Which lines run from the one containing "How far does the" to the end of the entries? Quote them exactly, and nothing else.

--- Start of Material to process ---

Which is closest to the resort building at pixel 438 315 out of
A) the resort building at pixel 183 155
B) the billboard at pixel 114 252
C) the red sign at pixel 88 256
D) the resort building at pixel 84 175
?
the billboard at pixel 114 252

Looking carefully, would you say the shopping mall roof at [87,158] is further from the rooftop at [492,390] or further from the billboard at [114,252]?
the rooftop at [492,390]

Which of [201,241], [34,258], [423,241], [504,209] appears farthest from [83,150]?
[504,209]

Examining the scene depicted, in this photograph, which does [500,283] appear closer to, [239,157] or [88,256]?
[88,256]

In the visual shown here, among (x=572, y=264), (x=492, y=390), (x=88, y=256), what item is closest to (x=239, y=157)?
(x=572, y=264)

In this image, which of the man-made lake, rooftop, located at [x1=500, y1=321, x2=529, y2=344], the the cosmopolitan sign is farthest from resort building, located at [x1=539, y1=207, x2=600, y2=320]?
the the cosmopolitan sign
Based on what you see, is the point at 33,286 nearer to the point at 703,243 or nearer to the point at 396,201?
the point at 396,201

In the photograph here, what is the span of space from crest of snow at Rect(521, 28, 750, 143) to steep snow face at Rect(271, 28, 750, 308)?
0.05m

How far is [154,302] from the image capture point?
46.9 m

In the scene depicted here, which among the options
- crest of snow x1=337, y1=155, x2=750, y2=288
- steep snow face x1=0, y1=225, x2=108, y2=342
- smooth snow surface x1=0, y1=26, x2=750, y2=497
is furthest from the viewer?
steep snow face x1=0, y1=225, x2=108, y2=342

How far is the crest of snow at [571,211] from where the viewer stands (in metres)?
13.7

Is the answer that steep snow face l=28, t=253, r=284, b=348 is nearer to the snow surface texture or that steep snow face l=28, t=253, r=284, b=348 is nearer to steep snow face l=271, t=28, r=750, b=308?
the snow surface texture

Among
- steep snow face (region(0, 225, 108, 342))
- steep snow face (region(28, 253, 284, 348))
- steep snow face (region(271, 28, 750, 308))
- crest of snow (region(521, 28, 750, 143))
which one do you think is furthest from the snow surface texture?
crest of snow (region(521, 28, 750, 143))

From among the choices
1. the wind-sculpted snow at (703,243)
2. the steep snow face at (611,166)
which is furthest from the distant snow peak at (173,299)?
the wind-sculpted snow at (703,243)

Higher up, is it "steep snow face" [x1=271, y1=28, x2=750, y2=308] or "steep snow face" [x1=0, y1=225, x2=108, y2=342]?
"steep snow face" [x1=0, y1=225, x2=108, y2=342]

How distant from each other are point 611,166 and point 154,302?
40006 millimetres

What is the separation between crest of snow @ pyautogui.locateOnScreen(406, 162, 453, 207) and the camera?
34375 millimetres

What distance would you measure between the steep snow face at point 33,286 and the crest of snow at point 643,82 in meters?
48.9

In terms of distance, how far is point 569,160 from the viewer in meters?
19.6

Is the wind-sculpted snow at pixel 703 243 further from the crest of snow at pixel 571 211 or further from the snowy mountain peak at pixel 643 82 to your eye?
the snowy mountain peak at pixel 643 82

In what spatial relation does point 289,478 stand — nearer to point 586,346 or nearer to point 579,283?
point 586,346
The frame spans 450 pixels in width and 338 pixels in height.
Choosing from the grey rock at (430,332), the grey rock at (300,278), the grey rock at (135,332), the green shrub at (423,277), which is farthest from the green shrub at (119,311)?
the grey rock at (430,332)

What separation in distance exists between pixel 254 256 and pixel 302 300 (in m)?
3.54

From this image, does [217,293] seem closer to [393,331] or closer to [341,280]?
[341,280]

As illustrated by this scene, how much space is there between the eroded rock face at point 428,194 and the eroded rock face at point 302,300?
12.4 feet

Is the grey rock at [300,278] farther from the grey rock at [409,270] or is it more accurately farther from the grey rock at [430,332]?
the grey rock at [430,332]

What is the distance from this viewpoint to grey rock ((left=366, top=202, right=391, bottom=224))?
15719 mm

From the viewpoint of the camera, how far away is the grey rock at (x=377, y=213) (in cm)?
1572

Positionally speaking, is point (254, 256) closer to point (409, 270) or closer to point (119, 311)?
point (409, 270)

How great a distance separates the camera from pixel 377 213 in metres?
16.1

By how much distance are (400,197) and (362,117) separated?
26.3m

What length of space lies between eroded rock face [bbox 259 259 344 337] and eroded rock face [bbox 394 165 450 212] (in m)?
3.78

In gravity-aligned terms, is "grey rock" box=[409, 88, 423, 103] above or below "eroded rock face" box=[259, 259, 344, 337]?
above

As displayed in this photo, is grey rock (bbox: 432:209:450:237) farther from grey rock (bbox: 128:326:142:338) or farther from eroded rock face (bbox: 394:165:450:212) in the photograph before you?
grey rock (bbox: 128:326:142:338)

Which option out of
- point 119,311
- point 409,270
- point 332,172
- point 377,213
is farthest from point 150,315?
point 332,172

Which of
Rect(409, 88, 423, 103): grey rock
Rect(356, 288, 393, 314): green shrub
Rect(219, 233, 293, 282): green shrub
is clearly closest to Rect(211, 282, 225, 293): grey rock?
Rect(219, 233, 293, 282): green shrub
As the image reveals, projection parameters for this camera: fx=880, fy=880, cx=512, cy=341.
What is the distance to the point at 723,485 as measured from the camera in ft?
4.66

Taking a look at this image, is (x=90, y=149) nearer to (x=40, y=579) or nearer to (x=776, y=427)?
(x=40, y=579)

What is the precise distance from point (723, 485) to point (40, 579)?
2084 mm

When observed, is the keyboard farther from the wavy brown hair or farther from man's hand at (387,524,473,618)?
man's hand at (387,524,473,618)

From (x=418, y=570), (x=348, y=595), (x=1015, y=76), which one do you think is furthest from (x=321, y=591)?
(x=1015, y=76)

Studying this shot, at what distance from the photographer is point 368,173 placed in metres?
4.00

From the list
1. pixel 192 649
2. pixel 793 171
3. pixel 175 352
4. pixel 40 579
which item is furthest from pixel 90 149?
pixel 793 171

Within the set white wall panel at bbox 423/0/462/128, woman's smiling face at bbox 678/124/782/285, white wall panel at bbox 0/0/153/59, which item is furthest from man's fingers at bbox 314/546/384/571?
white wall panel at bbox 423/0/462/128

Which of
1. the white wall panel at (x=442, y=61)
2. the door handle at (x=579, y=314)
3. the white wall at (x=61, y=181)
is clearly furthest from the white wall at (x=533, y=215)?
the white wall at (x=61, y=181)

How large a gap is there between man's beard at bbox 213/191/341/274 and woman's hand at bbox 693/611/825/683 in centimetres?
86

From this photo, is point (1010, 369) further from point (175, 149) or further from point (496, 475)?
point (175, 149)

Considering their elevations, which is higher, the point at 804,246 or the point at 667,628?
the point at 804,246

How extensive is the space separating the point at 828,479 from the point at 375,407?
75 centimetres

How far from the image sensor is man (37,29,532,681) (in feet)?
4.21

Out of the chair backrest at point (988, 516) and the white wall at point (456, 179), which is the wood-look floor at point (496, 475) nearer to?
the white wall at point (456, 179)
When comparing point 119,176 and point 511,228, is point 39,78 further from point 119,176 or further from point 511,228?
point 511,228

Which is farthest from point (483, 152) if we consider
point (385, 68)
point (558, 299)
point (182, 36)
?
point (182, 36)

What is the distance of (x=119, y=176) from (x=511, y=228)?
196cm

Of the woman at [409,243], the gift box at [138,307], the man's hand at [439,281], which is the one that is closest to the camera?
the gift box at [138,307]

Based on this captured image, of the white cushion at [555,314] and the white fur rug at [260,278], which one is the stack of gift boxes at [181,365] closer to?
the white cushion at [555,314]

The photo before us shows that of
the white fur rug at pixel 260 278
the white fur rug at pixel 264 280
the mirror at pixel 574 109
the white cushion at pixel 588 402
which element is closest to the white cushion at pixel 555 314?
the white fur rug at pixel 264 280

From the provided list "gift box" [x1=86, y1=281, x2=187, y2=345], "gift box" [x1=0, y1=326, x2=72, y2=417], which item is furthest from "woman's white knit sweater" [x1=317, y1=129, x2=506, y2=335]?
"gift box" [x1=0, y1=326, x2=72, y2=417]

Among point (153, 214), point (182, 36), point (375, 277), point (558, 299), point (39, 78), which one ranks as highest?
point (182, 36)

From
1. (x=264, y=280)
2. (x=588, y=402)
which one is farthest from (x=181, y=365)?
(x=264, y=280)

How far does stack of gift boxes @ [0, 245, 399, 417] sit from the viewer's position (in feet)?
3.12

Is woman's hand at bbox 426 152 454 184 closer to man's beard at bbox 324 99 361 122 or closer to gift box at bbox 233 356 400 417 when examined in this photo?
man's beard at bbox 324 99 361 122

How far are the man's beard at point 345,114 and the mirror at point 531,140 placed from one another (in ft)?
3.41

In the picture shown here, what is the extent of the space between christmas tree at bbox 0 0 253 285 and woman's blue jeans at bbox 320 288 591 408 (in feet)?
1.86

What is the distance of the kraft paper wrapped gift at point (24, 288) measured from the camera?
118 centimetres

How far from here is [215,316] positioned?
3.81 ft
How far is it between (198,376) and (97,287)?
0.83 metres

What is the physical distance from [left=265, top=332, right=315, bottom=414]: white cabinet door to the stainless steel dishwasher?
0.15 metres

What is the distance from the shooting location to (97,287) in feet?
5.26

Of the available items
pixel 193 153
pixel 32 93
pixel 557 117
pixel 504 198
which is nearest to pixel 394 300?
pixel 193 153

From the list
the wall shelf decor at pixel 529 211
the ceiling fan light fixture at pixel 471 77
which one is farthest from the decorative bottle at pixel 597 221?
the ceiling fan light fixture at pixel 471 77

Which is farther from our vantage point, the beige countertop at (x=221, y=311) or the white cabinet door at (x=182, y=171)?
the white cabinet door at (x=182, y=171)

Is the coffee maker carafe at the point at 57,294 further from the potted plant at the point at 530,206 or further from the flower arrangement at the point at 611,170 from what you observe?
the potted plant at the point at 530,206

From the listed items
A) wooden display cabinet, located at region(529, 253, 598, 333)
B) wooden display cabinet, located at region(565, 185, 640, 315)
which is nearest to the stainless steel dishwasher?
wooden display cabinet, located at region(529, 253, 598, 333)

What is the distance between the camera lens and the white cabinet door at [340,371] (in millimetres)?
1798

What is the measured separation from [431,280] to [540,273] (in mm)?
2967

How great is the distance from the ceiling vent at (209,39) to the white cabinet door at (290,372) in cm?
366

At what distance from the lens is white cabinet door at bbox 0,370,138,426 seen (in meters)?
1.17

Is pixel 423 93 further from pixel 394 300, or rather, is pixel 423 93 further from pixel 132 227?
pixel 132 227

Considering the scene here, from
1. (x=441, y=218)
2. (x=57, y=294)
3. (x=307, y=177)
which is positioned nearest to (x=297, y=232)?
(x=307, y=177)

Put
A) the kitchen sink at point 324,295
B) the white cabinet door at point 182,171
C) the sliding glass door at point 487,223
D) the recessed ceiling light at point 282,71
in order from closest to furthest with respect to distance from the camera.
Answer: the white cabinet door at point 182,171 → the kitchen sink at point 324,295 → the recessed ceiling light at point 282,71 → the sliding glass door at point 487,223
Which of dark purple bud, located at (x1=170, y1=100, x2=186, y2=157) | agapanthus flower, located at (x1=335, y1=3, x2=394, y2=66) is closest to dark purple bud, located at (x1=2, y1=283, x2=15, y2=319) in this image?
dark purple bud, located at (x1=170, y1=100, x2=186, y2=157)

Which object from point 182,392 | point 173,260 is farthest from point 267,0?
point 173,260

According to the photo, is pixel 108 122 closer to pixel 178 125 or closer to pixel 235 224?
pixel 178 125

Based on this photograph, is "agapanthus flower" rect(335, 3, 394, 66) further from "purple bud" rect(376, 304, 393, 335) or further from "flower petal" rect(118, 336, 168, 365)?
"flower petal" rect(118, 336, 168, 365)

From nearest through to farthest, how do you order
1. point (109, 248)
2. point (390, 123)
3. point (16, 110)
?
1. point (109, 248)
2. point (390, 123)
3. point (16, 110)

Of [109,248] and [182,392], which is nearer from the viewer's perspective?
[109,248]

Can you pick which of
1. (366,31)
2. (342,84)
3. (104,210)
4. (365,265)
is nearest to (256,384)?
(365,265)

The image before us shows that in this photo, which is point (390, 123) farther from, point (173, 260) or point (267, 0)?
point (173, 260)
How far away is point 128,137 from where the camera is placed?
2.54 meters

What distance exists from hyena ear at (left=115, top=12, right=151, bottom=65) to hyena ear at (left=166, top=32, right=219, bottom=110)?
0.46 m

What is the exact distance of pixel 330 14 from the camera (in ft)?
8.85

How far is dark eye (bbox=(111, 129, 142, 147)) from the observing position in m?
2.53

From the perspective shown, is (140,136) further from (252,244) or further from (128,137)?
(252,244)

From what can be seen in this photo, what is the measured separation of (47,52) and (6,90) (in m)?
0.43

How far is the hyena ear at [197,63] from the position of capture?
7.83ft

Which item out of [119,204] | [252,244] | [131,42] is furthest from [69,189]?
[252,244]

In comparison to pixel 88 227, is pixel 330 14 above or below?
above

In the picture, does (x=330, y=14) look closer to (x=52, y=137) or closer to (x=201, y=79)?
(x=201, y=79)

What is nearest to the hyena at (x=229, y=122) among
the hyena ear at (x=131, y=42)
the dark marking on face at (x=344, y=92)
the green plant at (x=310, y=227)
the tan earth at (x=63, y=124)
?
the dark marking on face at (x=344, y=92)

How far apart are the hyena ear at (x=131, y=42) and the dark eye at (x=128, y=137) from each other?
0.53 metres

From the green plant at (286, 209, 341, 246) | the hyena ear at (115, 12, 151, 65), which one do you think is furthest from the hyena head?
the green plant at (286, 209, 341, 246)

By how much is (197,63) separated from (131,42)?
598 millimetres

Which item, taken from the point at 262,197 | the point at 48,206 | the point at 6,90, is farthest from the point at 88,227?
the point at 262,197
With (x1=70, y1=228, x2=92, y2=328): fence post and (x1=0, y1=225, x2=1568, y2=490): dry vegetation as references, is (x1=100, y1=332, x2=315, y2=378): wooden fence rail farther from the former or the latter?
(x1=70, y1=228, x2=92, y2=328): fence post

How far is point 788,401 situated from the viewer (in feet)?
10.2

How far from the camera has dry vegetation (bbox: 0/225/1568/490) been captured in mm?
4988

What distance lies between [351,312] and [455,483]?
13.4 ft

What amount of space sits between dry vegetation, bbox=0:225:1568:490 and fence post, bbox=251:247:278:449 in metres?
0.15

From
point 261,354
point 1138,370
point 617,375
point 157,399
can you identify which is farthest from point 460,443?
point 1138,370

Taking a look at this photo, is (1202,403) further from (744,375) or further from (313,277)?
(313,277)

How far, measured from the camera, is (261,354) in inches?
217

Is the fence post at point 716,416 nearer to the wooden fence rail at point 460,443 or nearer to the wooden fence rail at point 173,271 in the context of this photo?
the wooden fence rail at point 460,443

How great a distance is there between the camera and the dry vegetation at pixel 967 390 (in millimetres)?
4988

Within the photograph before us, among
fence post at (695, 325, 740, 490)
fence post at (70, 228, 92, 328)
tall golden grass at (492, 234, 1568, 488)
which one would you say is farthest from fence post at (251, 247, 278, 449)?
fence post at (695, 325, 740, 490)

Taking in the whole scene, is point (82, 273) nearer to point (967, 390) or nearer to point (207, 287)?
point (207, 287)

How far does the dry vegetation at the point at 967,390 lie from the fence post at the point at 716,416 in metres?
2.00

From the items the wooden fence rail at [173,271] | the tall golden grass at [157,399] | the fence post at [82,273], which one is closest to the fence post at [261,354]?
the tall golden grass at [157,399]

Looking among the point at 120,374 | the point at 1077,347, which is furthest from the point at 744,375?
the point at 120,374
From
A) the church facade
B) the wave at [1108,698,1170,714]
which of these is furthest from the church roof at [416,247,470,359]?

--- End of Material to process ---

▸ **Solution**
How far does the dry vegetation at the point at 967,390 lie from the fence post at the point at 716,416 in metres?
2.00

From the items the wooden fence rail at [173,271] | the tall golden grass at [157,399] | the fence post at [82,273], which one is closest to the fence post at [261,354]?
the tall golden grass at [157,399]

Looking among the point at 120,374 | the point at 1077,347, which is furthest from the point at 744,375?
the point at 120,374
From
A) the church facade
B) the wave at [1108,698,1170,714]
which of these is furthest from the church roof at [416,247,470,359]?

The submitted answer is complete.